Although Arg108 of CYP2C9 and Arg212 are located in different spatial arrangements at the active site of their respective enzymes, both are members of a loop (Arg108 of the B-C loop and Arg212 of the GF loop), interacting directly with the substrate in the catalytic site and have been reported as amino acids involved in the affinity that the enzymes have on anionic substrates ³¹^, ³². In addition to the similarities exhibiting CYP2C9 and CYP3A4 at the active site, it is noteworthy that the conformations of amino acids change (side chain rotatations) when they interacts with the substrate. Residue Arg108 of CYP2C9 occupies the equivalent position in space as Phe241 of CYP3A4. In addition, residue Phe114 of CYP2C9 is in the position of Ile120 in CYP3A4 and Ile205 of CYP2C9 occupies the spatial location of Arg212 in CYP3A4. We prove that the effect that could have the differences in sequence and RMSD at the activity that both enzymes have on PPC are fairly diminished (Fig. 4).

Fig. 4
Three-dimensional arrangement of the superposed amino acids of CYP3A4 (blue) and CYP2C9 (yellow) at their catalytic sites. Even not corresponding in a sequence alignment, the three-dimensional superposition make these residues equivalent the active sites of the enzymes. To the bottom left the heme group (orange) is the core part of the catalytic site of both CYPs, and its structure and function is completely conserved in the same location.

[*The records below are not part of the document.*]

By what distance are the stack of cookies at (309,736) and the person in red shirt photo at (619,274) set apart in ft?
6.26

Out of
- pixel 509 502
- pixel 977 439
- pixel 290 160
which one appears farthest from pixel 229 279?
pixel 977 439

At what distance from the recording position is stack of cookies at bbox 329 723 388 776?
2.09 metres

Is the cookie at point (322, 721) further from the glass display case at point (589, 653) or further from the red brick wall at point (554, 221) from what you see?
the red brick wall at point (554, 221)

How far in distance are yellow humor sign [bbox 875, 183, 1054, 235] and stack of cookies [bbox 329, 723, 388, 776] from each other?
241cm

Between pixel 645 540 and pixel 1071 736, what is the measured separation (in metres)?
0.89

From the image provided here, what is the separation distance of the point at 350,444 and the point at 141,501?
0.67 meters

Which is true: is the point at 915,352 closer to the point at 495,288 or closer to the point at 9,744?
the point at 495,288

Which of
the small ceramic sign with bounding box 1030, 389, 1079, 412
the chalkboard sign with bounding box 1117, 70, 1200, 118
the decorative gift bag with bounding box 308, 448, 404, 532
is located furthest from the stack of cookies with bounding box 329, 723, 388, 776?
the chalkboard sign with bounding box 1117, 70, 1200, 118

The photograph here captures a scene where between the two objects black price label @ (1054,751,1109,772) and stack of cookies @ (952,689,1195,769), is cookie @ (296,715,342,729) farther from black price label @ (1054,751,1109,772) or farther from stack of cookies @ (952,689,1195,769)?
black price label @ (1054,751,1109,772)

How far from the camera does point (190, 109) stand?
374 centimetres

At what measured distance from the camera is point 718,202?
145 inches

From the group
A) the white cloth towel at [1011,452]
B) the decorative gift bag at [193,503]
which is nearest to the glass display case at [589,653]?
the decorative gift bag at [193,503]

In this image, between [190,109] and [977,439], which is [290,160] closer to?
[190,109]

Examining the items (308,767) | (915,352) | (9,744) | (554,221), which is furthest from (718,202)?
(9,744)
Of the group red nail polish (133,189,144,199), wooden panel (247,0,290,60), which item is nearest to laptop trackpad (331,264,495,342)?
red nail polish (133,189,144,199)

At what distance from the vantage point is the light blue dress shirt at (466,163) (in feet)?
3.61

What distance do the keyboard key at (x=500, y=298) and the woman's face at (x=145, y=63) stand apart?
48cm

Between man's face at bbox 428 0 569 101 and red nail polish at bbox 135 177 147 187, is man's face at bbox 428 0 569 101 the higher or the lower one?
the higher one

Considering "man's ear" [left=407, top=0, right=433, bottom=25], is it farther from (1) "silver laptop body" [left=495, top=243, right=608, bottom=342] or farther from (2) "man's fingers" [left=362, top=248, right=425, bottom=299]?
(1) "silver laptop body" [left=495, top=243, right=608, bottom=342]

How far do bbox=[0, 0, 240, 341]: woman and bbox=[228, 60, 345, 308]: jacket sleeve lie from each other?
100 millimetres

Rotation of the aforementioned residues at the active site of CYP2C9 and CYP3A4 reflect the similarities in metabolism and regioselectivity that both enzymes have on PPC, as well as the great structural difference that is measured in their RMSD. Especially in the region corresponding to Phe476 in CYP2C9, where CYP3A4 Phe215 occupies the three-dimensional position of this residue (Fig. 2). In addition, it explains how these differences do not affect the similar activity that both enzymes have on the PPC (Figures 1 and 4, Table 2).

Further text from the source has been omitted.